L'issue des prochaines élections présidentielles ne fait aucun doute pour l'éditorialiste Luis Delgado : "20 jours à peine avant la présidentielle, tout indique qu'Anibal Cavaco Silva [candidat du centre-droit] va gagner, et ce dès le premier tour". Pour lui, "cela n'a rien d'étonnant quand on pense que les dix ans que Cavaco-Silva a passé à la tête de l'exécutif, en tant que Premier-ministre [de 1986 à 1996], furent les années de l'âge d'or du Portugal démocratique", analyse Luis Delgado. "Il représente, pour nous, la compétence politique. (...) Bref, les jeux sont faits. Et le folklore médiatico-politique qui se déchaînera au cours des 20 prochains jours n'y changera rien". (03.01.2006)

Libération - France

Mitterand président préféré des Français

"Au panthéon des présidents de la Ve République, les derniers entrés ont un avantage sur leurs prédécesseurs", relève Jean-Michel Helvig alors qu'un récent sondage place François Mitterand, dix ans après sa mort, en tête des présidents les plus populaires de la Ve République. "François Mitterrand, favorisé par le revival éditorial du moment, voit sa cote remonter au détriment du général de Gaulle". L'éditorialiste ne s'étonne guère de voire Jacques Chirac arriver en troisième position. "Aujourd'hui plus on est jeune et de gauche, plus on apprécie François Mitterrand, ce qui est globalement normal, et symptomatique. (...) L'intégration, la démocratie, doivent assurément plus au président socialiste qu'à son successeur chiraquien". (03.01.2006)

CULTURE

Die Welt - Allemagne

John Le Carré parle des services secrets

L'auteur de romans d'espionnage et ancien agent du MI6 (les services secrets britanniques) John Le Carré livre quelques impressions dans un entretien. "J'ai du mal à imaginer comment un agent secret peut travailler dans le contexte actuel. Normalement, un agent secret utilise les ambitions privées des gens. Que veulent-ils? De l'argent? Se venger? Une fois que l'on a trouvé, il est très facile de manipuler un contact. En revanche, comment infiltrer l'une des innombrables cellules terroristes ? Un agent pourrait essayer de dénicher un jeune solitaire d'un pays musulman qui se rend dans une mosquée suspecte. Il pourrait le convaincre de se laisser recruter par un groupe extrémiste. Mais à un moment ou à un autre, le candidat en question sera bien contraint de faire ses preuves et de commettre un meurtre. Et en tant qu'agent, on n'a pas le droit d'être complice d'un meurtre - tout au moins selon le droit anglais.
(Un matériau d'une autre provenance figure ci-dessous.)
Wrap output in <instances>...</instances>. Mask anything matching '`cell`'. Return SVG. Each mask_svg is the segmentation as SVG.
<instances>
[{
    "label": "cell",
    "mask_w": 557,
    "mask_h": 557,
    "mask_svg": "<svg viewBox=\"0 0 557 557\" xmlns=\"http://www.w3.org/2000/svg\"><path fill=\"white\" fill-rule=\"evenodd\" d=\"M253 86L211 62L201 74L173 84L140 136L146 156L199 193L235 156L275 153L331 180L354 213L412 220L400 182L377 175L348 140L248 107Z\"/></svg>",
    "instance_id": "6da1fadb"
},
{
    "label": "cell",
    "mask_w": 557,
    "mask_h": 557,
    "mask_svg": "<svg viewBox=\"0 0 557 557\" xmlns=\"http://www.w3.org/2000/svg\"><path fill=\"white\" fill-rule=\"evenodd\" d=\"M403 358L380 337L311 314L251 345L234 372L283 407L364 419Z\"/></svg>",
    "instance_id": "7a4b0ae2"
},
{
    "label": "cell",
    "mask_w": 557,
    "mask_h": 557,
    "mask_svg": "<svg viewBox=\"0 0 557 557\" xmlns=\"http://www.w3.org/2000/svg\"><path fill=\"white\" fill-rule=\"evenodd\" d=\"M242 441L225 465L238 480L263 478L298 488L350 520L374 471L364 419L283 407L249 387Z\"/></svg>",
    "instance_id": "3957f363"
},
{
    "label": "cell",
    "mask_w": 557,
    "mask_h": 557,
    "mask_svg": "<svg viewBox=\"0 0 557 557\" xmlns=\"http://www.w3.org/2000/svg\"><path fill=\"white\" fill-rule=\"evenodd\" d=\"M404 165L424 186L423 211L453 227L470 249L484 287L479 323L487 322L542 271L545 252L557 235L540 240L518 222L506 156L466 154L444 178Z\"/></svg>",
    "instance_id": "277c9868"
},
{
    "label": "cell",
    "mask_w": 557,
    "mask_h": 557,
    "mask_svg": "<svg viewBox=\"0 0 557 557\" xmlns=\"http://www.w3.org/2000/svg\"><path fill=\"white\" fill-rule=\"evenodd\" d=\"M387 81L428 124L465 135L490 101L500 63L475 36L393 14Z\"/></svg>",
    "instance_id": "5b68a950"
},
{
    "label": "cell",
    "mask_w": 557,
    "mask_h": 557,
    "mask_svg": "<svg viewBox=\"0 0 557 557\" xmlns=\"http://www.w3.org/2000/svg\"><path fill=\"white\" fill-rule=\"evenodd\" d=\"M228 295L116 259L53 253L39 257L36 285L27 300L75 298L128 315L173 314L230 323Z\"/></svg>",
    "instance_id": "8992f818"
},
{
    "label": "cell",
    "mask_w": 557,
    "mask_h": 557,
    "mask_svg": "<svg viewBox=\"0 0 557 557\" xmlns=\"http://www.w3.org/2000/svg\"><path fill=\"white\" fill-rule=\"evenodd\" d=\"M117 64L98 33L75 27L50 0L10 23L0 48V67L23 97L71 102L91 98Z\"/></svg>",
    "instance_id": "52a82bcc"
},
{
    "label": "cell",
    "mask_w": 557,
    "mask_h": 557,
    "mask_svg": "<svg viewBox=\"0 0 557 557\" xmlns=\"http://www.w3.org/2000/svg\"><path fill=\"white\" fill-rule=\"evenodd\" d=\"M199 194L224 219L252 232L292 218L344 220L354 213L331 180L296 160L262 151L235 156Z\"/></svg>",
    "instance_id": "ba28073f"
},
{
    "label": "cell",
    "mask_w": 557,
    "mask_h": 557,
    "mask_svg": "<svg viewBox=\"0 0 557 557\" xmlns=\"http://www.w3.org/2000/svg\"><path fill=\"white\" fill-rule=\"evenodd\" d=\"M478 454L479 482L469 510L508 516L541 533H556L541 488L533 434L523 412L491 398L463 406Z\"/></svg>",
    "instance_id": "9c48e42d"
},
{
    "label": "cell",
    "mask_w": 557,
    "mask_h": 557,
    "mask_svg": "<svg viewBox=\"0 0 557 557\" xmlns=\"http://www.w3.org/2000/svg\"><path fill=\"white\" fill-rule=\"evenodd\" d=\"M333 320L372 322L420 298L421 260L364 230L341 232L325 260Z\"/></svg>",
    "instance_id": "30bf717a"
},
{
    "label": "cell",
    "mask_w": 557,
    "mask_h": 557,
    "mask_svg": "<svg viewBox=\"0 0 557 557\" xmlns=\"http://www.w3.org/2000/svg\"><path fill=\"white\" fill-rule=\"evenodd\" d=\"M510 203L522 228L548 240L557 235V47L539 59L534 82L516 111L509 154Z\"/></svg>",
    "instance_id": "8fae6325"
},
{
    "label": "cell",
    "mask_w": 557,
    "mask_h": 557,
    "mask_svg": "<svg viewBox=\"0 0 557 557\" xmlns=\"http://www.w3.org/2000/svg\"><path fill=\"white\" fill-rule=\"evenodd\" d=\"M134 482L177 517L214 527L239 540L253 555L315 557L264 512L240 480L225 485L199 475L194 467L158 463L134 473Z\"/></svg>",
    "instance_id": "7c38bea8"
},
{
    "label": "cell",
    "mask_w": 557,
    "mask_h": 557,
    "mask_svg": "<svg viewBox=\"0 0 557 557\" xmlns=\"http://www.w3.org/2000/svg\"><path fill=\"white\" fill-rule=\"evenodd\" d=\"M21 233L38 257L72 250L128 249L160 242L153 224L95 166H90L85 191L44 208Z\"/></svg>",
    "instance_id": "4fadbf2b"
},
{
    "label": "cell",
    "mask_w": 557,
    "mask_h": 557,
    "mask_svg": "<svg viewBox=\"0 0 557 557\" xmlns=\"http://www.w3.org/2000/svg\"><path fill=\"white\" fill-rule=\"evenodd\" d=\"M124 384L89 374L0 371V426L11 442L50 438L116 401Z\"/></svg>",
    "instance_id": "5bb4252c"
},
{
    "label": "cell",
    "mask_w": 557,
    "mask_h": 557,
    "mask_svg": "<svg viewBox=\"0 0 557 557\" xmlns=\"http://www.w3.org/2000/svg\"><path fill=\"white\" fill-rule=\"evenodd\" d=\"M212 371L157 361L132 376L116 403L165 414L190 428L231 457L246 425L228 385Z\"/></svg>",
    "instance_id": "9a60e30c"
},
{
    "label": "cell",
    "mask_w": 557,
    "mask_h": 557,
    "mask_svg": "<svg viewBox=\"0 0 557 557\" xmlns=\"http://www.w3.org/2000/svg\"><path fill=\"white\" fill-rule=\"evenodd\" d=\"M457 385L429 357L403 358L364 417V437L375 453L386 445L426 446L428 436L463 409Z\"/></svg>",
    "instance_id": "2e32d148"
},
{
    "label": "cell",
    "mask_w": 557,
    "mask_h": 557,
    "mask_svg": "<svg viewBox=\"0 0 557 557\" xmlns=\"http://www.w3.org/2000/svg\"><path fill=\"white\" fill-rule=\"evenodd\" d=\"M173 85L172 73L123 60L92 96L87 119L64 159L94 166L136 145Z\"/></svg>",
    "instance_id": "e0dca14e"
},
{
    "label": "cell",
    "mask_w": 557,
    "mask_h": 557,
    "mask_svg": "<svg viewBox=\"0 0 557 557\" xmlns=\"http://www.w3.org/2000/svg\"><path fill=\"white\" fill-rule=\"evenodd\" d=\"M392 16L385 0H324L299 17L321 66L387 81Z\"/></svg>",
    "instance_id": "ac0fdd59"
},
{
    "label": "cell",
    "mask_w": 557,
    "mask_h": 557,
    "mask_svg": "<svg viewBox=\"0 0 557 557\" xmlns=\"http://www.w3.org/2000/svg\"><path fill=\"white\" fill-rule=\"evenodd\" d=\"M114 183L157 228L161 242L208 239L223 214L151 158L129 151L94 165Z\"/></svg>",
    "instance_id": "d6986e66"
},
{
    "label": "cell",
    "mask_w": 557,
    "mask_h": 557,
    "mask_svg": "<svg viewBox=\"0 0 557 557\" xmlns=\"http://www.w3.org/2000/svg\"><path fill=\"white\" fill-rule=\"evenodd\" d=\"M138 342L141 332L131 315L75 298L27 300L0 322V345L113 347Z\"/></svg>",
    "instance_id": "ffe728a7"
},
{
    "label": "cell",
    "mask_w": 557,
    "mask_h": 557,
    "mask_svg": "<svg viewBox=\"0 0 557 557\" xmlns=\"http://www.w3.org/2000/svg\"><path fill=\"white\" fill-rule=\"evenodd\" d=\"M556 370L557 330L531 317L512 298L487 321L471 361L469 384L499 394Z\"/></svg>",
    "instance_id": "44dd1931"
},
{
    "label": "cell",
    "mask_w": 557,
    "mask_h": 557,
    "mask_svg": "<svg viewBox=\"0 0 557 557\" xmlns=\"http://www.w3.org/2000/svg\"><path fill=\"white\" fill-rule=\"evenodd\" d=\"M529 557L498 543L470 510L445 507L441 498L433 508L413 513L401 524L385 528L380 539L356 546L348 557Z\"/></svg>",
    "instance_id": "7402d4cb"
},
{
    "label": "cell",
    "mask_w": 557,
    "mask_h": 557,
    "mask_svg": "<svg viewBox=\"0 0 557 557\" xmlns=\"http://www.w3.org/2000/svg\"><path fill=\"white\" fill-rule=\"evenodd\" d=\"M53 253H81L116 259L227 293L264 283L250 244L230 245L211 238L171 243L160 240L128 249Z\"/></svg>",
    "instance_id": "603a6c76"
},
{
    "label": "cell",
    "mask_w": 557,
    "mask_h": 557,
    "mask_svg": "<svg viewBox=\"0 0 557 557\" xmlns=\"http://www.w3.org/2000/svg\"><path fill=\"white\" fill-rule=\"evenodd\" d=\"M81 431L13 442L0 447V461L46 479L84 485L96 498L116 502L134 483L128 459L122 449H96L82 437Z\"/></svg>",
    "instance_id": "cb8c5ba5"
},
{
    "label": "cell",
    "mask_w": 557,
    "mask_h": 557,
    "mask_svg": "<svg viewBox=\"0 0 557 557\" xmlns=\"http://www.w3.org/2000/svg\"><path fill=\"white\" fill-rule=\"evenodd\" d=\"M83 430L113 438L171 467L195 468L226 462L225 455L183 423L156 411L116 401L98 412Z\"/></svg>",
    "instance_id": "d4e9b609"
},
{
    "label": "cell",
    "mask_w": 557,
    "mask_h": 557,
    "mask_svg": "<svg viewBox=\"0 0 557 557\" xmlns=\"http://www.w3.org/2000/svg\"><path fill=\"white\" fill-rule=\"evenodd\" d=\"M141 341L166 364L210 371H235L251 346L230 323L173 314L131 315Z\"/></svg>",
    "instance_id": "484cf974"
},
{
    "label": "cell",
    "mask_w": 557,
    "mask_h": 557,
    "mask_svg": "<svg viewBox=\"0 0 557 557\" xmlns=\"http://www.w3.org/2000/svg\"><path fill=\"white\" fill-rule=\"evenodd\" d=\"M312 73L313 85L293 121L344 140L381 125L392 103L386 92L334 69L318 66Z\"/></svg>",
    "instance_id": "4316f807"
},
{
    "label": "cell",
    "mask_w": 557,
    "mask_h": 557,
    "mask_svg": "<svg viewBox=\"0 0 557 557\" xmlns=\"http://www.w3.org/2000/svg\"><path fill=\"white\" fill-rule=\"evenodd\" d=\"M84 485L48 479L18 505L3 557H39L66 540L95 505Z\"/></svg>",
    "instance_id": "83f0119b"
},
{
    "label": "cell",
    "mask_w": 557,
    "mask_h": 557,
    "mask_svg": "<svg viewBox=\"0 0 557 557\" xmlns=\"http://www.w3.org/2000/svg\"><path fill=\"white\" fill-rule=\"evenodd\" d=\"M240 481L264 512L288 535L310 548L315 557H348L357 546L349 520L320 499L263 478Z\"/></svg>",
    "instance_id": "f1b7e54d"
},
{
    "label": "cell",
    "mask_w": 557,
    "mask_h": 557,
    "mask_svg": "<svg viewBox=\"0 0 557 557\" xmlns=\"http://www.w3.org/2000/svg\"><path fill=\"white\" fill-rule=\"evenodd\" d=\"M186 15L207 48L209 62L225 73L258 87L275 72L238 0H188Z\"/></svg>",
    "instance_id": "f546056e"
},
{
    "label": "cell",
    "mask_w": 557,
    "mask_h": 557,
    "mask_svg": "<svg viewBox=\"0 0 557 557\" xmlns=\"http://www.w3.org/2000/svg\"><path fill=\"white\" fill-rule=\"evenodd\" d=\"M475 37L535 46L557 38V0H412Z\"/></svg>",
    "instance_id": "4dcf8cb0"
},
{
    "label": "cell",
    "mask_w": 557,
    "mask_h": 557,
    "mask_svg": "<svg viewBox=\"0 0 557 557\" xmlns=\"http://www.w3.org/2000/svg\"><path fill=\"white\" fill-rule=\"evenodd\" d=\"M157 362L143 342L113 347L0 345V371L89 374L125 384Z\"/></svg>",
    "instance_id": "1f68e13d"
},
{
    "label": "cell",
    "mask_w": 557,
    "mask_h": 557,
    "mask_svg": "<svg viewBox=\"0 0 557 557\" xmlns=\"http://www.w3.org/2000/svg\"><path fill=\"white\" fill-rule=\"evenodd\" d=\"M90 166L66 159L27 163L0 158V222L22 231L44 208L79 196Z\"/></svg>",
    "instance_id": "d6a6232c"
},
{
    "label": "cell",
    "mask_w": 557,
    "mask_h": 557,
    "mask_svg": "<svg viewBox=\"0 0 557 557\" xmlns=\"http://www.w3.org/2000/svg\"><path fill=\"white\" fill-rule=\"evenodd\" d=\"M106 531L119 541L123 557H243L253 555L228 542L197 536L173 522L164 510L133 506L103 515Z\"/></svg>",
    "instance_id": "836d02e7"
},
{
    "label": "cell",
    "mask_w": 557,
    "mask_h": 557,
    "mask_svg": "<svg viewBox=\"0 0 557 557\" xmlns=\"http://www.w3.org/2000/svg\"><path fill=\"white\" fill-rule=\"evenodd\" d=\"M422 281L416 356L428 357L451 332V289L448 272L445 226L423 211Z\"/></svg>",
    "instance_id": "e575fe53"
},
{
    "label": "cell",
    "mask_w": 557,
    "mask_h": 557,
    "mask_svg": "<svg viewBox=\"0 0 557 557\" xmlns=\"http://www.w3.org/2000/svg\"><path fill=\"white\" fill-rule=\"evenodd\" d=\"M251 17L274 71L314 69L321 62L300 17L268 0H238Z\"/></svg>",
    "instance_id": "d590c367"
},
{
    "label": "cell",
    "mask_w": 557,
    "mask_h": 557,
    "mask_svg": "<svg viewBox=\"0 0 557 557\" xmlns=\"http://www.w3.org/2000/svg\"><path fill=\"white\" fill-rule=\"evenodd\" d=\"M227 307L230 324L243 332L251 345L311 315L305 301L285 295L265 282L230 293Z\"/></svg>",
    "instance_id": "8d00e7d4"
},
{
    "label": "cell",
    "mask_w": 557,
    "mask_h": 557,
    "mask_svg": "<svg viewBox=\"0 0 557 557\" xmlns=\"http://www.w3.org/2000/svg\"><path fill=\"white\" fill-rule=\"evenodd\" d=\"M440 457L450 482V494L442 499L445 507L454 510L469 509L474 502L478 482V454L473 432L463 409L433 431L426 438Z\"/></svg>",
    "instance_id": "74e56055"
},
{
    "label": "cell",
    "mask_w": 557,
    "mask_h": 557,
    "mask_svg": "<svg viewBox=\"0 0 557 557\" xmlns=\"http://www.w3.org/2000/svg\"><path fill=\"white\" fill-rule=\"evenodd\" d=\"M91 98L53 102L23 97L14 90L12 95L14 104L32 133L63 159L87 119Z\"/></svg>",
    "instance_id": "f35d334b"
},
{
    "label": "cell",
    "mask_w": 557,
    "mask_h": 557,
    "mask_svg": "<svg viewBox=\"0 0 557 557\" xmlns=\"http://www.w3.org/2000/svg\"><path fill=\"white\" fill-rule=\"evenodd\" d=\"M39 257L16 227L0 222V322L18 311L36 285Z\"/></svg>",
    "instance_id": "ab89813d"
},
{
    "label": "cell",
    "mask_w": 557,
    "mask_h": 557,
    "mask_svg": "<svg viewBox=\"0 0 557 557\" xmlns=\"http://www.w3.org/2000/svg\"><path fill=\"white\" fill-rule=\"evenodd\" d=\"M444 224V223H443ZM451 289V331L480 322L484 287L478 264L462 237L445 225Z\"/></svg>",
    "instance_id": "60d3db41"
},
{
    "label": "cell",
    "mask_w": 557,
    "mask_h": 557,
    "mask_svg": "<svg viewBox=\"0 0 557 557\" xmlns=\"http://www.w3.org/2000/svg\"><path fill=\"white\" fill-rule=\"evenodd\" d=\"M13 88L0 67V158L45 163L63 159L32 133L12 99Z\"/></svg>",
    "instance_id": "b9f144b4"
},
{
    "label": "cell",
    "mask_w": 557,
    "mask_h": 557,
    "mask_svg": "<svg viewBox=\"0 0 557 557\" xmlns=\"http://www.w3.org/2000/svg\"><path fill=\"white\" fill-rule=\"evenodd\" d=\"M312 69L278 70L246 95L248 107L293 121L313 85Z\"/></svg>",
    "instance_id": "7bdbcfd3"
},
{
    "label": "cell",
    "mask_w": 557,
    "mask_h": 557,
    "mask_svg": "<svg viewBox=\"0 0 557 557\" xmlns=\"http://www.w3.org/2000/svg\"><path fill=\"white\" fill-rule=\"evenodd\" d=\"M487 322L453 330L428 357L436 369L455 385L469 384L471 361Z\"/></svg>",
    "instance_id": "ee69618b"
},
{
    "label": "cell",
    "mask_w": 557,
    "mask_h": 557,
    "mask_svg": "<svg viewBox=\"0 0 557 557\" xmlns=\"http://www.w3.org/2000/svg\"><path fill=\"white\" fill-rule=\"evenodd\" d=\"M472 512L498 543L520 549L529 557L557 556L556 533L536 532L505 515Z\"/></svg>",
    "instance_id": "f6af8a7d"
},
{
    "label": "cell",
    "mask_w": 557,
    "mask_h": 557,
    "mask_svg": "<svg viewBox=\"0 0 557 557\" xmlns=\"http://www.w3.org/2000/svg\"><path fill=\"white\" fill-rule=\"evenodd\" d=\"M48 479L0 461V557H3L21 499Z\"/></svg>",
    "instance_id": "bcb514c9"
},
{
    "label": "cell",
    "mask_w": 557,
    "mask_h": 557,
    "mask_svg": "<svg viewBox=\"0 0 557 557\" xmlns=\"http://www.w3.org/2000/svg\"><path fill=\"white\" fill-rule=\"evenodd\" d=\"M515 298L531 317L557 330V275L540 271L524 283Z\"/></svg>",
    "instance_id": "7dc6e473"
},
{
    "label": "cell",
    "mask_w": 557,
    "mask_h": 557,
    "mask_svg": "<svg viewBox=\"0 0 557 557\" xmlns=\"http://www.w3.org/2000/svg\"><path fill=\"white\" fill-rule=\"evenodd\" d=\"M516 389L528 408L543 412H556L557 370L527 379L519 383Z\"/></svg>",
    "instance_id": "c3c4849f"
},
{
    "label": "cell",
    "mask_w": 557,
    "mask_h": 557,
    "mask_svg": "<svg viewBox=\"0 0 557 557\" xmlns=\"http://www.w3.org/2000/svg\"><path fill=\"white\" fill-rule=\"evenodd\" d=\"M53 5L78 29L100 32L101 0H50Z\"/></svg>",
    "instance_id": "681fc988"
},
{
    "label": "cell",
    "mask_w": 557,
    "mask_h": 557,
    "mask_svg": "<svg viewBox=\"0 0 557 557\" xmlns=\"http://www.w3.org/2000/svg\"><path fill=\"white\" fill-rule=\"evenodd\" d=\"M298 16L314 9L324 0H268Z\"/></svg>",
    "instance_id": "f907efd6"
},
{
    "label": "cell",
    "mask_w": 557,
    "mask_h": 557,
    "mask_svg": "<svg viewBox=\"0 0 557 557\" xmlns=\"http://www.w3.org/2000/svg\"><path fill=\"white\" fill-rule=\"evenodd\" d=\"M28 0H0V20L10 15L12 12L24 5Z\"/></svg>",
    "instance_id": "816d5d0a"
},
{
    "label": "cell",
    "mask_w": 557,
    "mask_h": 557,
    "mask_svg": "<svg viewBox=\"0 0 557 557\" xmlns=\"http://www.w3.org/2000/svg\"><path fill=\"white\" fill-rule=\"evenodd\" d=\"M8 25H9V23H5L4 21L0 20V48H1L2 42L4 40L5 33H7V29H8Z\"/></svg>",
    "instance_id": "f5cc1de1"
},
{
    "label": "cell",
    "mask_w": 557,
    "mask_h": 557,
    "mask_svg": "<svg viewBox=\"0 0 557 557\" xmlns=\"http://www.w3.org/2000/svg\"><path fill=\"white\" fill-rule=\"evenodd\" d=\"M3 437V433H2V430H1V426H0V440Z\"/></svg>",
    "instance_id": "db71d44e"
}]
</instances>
De mon temps, tout était plus civilisé, plus structuré". (03.01.2006)

Le Monde - France

Un 'théâtre populaire' pour apaiser les tensions sociales

Le metteur en scène Didier Bezace, directeur du Théâtre de la Commune situé à Aubervillers, en region parisienne, explique au journal comment un 'theâtre populaire' (selon l'idéal de Jean Vilar, à l'origine du festival d'Avignon) peut venir à bout de la violence: "Si nos banlieues sont bien des zones socialement difficiles, où la vie est dure, c'est bien là d'abord qu'il faut maintenir les outils de liberté et de résistance qui sont ceux du théâtre. (…) Je pense que la banlieue est actuellement le lieu où le théâtre populaire et les ambitions de la décentralisation ont le plus de sens. (…) Je ne prétends pas que les jeunes qui brûlent des voitures viennent au théâtre. Ce que je prétends en revanche, pour avoir parlé avec certains d'entre eux, c'est que quand ils commencent à venir au théâtre, ils arrêtent de brûler et de casser”. (03.01.2006)

Le Soir - Belgique

Les sculptures de Ron Mueck

"Malaise et admiration. Hyperréalisme et démesure. Les sculptures de Ron Mueck nous chahutent d'un sentiment à l'autre", raconte Charline Vanhoenacker, correspondante du journal à Paris, après avoir contemplé les oeuvres en silicone de cet artiste australien exposées à la Fondation Cartier. Toutes représentent des être humains dans diverses sitiuations de la vie quotidienne. "Ces sculptures, superficiellement humaines, se découvrent en deux temps: le choc furtif du premier regard fait place à la longue et méticuleuse attention, jusqu'à plus soif. (...) Les sculptures de Mueck posent le visiteur sur le fil qui sépare la réalité du factice. Entre vivant et relief du vivant. Tant la perfection se dégage du moindre poil, de la moindre ridule à la plus petite veine, jusqu'au grain de peau". (03.01.2006)

Die Presse - Autriche

Le directeur du Burgtheater à propos de la disette spirituelle

Dans une interview réalisée par Barbara Petsch et Norbert Mayer, le directeur du Burgtheater de Vienne, Klaus Bachler, parle de la situation de son théâtre et de la détresse culturelle mondiale: "Nous ne sommes plus capables que de penser au bien-être matériel. La disette spirituelle nous pend au nez. L'art doit combattre cette déliquescence de l'esprit. Les gens lisent de moins en moins, ils ne s'intéressent plus à leurs origines, psychologiques ou historiques, et perdent de ce fait leur identité. A mon avis, on ne fait pas venir les gens au théâtre pour les faire réfléchir sur le quotidien, le critiquer ou le tourner en dérision, mais pour les amener au-delà de ce quotidien". (03.01.2006)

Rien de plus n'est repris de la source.